• [TASK INSTRUCTIONS]: Please reproduce the entries below exactly, omitting any images they contain.

*** Opening PROVIDED RECORDS ***

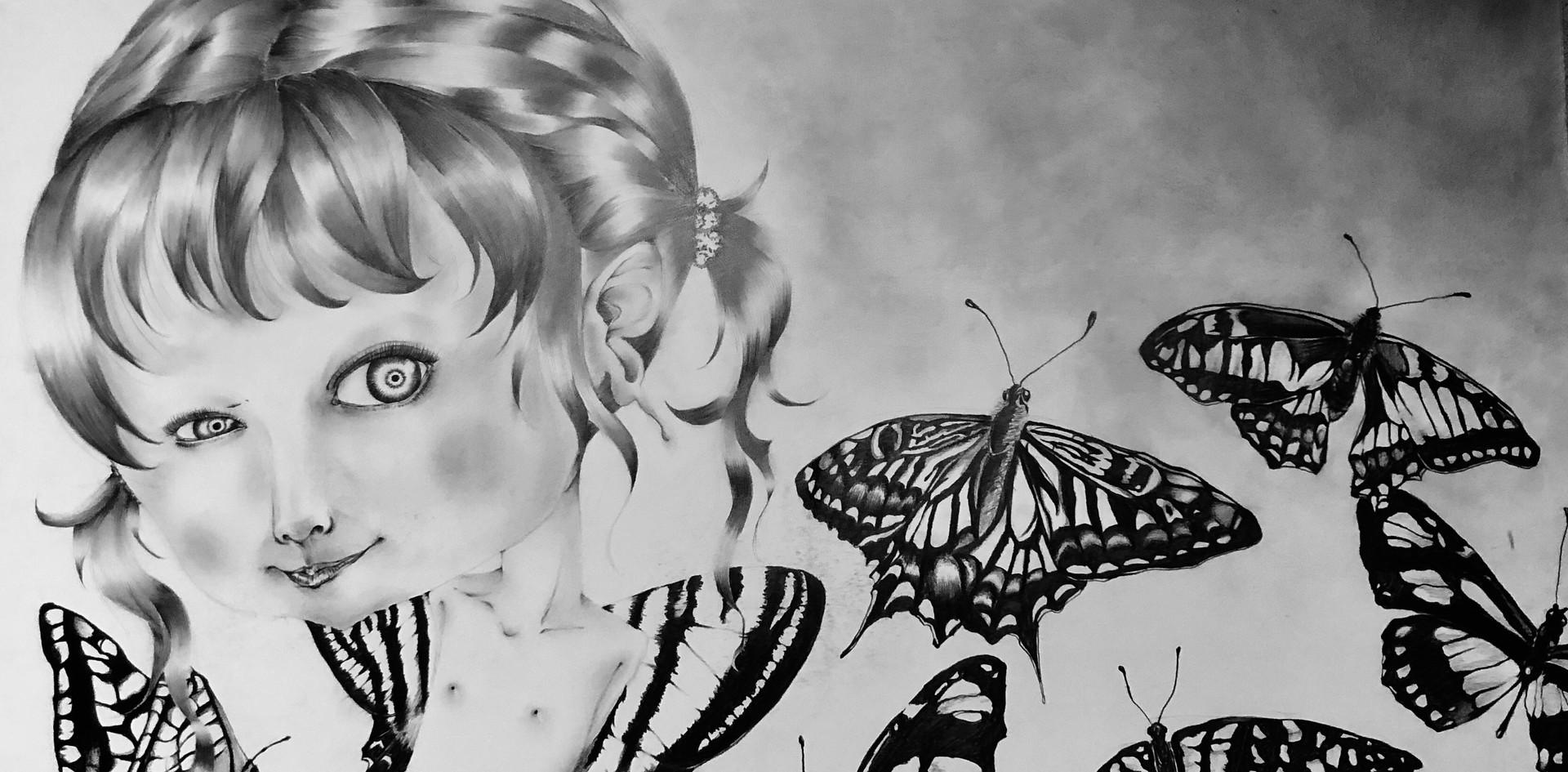 「花蝶風月」(蝶)
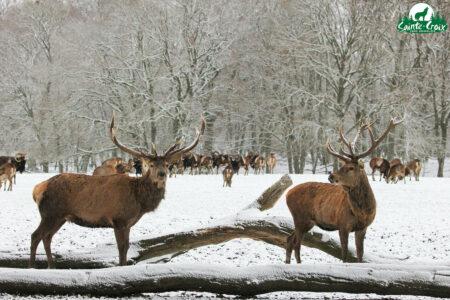 Cerfs en hiver © Parc animalier de Sainte-Croix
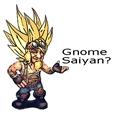 gnomeSaiyan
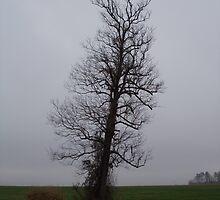 Leaning Tree by WildestArt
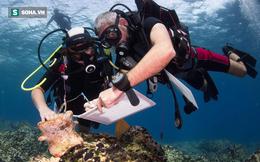 Thợ lặn phát hiện thấy 8 xác tàu La Mã hơn 2.000 năm ở vùng biển Hy Lạp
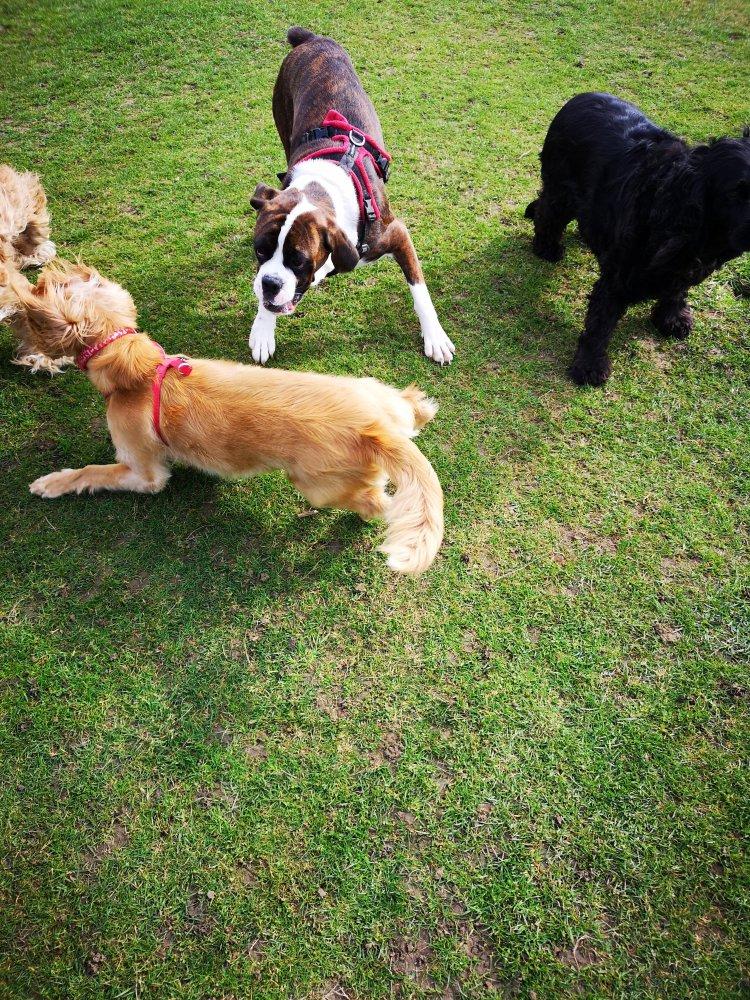 Dog socialisation walks Cambridgeshire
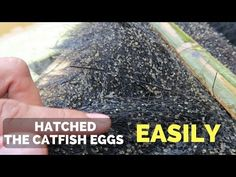 How to Hatch Catfish Eggs Easily Catfish Farming, Snail Farming, Fish Breeding, Trout, Eggs, Youtube, Culture, Brown Trout, Egg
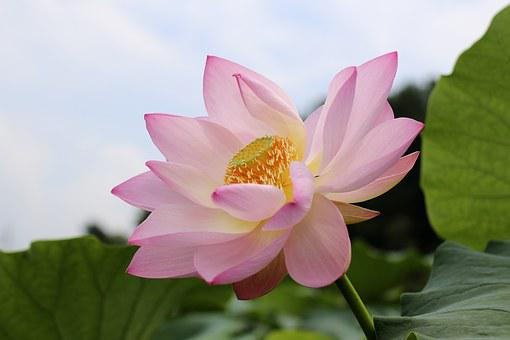 Lotus Flowers, Beauty, The Beauty, Natural, Rose Petals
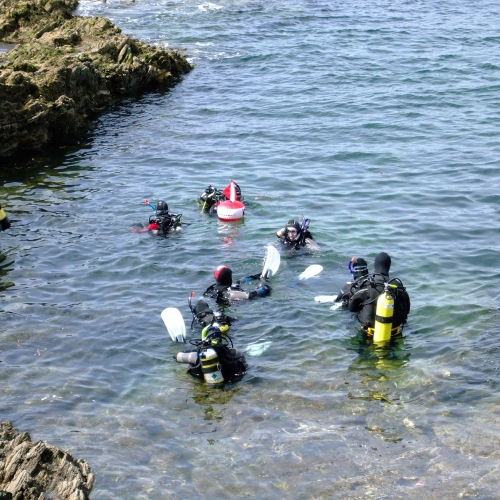 Group of students in diving gear on the surface of the water.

*** Closing PROVIDED RECORDS ***

• [ANSWER SPACE]:
 「花蝶風月」(蝶)
 Cerfs en hiver © Parc animalier de Sainte-Croix
 gnomeSaiyan
 Leaning Tree by WildestArt
 Thợ lặn phát hiện thấy 8 xác tàu La Mã hơn 2.000 năm ở vùng biển Hy Lạp
 Dog socialisation walks Cambridgeshire
 How to Hatch Catfish Eggs Easily Catfish Farming, Snail Farming, Fish Breeding, Trout, Eggs, Youtube, Culture, Brown Trout, Egg
 Lotus Flowers, Beauty, The Beauty, Natural, Rose Petals
 Group of students in diving gear on the surface of the water.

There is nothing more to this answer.